Arkadaşım neden işten çıkartıldı?
Geçenlerde bir meslektaşım işten çıkartıldı.
Dört, beş yıldır yayıncılık yapan bir şirkette üst düzey yöneticiydi.
İşinden ayrılmasının en önemli nedeni, ipleri hiçbir zaman tam olarak eline geçirememiş oluşuydu.
Çok değer verdiğim bir yönetici ağabeyim işe başladığı bir günü şöyle anlatmıştı. "Odama girdikten kısa bir süre sonra benden önceki yönetici içeri girdi ve laubali bir tarzda bana 'nereden çıktın sen yahu' dedi. Ben de "sizi işten çıkartıyorum.
Derhal muhasebeye gidin, hesabınızı kessinler" dedim.
İşte arkadaşım böyle bir adam olamadı.
Şöyle demek daha doğru olacak: İşin gidişatına, hesaplara kitaplara baktı.
Neler yapılacağı konusunda kararlar aldı. Ama genel müdürü ve CEO'yu ikna edemedi. "Şunu şöyle yapalım" dediği her seferinde, genel müdür 'hayır onu öyle yapmayalım' dedi.
Dahası kendisinden önceki üst düzey yönetici de yerli yerinde duruyordu. Biri sabah geliyor, çayını içiyor, gazetelere şöyle bir bakıyor, öğlen gibi kaçıyordu. Kimseyle diyalogu yoktu.
Onun yerine gelen ikinci yönetici de, benim arkadaşımın işbaşına gelmesiyle haksızlığa uğradığını düşündüğünden, işlere pek takılmıyordu.
O da öğlen gibi gelip, arkadaşlarıyla biraz muhabbet ettikten sonra çıkıp gidiyordu. İkisi de şirket içindeki en yüksek maaşları alıyorlardı. İşten çıkartılmadıkları için de maaşları ciddi bir kara delik oluşturuyordu. Genel müdür "halledeceğim" diyor ama bir türlü kimseye git demeye yüzü tutmuyordu.
Arkadaşımın çok gereksiz bulduğu ve işten çıkartmak istediği bazı kişiler de yine genel müdürün kol kanat gerdiği insanlardı.
Kısacası bu kadar şişkin kadrolarla, bir kar zarar tablosu yapmak imkânsızdı.
Proje iyiydi reklamcılar beğenmedi
Arkadaşım kuvvetli bir içerik hazırlamıştı. Örneğin ilginç bir internet gazetesi projesi vardı. Bir ayağını gazete, diğer ayağını internetten satış, bir ayağında dijital yayın oluşturuyordu. Amerika'da gördüğü bir örnekten yola çıkmıştı.
Beş yıl öncesi için bence çok iyi projeydi.

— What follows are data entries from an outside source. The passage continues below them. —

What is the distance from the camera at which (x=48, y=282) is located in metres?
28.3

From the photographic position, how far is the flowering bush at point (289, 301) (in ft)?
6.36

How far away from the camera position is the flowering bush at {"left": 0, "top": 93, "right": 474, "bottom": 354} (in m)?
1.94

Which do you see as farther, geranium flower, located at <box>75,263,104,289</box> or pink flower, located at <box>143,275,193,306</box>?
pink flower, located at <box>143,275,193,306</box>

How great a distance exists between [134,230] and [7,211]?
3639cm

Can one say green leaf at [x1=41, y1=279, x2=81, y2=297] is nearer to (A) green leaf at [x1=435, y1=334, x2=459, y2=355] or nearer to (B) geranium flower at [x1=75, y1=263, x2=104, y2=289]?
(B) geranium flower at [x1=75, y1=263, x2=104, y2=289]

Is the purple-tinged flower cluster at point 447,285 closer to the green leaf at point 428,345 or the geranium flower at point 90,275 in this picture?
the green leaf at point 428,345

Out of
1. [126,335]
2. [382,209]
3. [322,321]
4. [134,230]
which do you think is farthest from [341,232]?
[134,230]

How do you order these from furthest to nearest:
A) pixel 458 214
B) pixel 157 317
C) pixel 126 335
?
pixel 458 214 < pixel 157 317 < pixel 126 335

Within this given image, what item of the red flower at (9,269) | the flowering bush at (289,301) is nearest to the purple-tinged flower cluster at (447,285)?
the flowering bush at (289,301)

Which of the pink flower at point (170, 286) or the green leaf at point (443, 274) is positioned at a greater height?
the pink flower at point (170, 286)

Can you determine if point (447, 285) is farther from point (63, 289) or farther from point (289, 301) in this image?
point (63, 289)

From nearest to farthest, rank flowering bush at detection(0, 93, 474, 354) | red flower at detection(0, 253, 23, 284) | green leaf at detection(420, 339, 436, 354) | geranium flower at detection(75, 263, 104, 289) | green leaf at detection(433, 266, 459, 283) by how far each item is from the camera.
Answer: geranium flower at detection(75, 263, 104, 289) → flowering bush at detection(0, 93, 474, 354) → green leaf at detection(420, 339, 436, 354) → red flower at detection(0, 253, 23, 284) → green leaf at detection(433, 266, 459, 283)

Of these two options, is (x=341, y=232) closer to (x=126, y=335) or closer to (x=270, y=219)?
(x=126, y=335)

Arkadaşımın anlattığına göre, proje, genel müdürü heyecanlandırmadı. Yine de adet yerini bulsun diye reklam bölümü toplantıya çağırdı.
Onlara "böyle bir gazeteye ilan alır mısınız" diye sordular. Onlar da "alamayız, iş yapmaz" dediler.
Böylelikle maketi de hazır bir proje 10 dakikada öldü.
Sadece bu değil, günlerini vererek ve pek çok kişiyle görüşerek hazırladığı genel bir gazete - dergi stratejisi de hiç uygulanmadı.
Niye ayrılan ben olayım ki?
"Peki arkadaşın bütün bunlara niye tahammül etmek durumunda kaldı" diye sorabilirsiniz.
Doğal olarak ben de aynı soruyu arkadaşıma da sordum. O da "onların hatalarından kaynaklanan sorunlardan niye ben gideyim" dedi. Sıfırdan çıkıp iş aramak kolay bir şey değildi. Hem de yaşı kemale ermiş üst düzey bir yönetici için...
Buradan işten çıkartırlarsa hiç olmazsa tazminat alırım" dedi. Kendisinden önceki yöneticiler de belli ki onun gibi düşünüyorlardı. Sonuçta böyle bir kadrodan iyi bir iş beklemek mümkün değildi.
Anlattığı birkaç ilginç örnek daha vardı. Örneğin işe başladığının üçüncü haftasında iş yerinin restoranında yemek yerken telefon çalmış.
Telefonun diğer hattında CEO varmış. Aynen şunu söylemiş: "Ben senin bu ay çıkardığın ekonomi dergisini beğenmedim. Şu anda yanımda pazarlama müdürü var o da hiç beğenmemiş."
CEO ile yemekhanede muhabbet
Arkadaşım hayli şaşırmış. Normalde şöyle olması gerekir diye düşünmüş. "Bir CEO, cep telefonuyla konuşmak yerine odasına çağırır, sonra da münasip bir dille dergide nereleri beğenmediğini söyler, gerekirse pazarlama müdürünü de izin alarak davet eder. Bu kadar önemli bir şey yemekhane gürültüsünde cep telefonunda konuşulur mu?"
Geçen gün buna benzer 10 civarında hikâye anlattı arkadaşım.
İşin ilginci, arkadaşım, her şeye rağmen, son çalıştığı yerin, çalıştığı pek çok şirkete göre daha iyi olduğunu belirtiyor. Daha önce çalıştığı yerlerden örnekler veriyor. Bir keresinde 19 çalışanın 14'ünün - maaş alamadıkları için - bir ay içinde gittiğini ve yerine kimse alınmadığını... O zaman yönetici kademesindeki herkese birer e-posta atarak durumu anlatmışsa da hiçbirinden cevap alamamış.
Neyse, arkadaşım şu anda çok rahat. O stresli hava üzerinden gitmiş. Bakışları bile değişmiş.
Huzurlu görünüyor. Şimdilik kendisini birkaç ay götürecek bir tazminatı var. Ondan sonra mı?
Bunca yıl strese karşı dayanıklılık kazandığı için işsiz kalmaz diye düşünüyorum.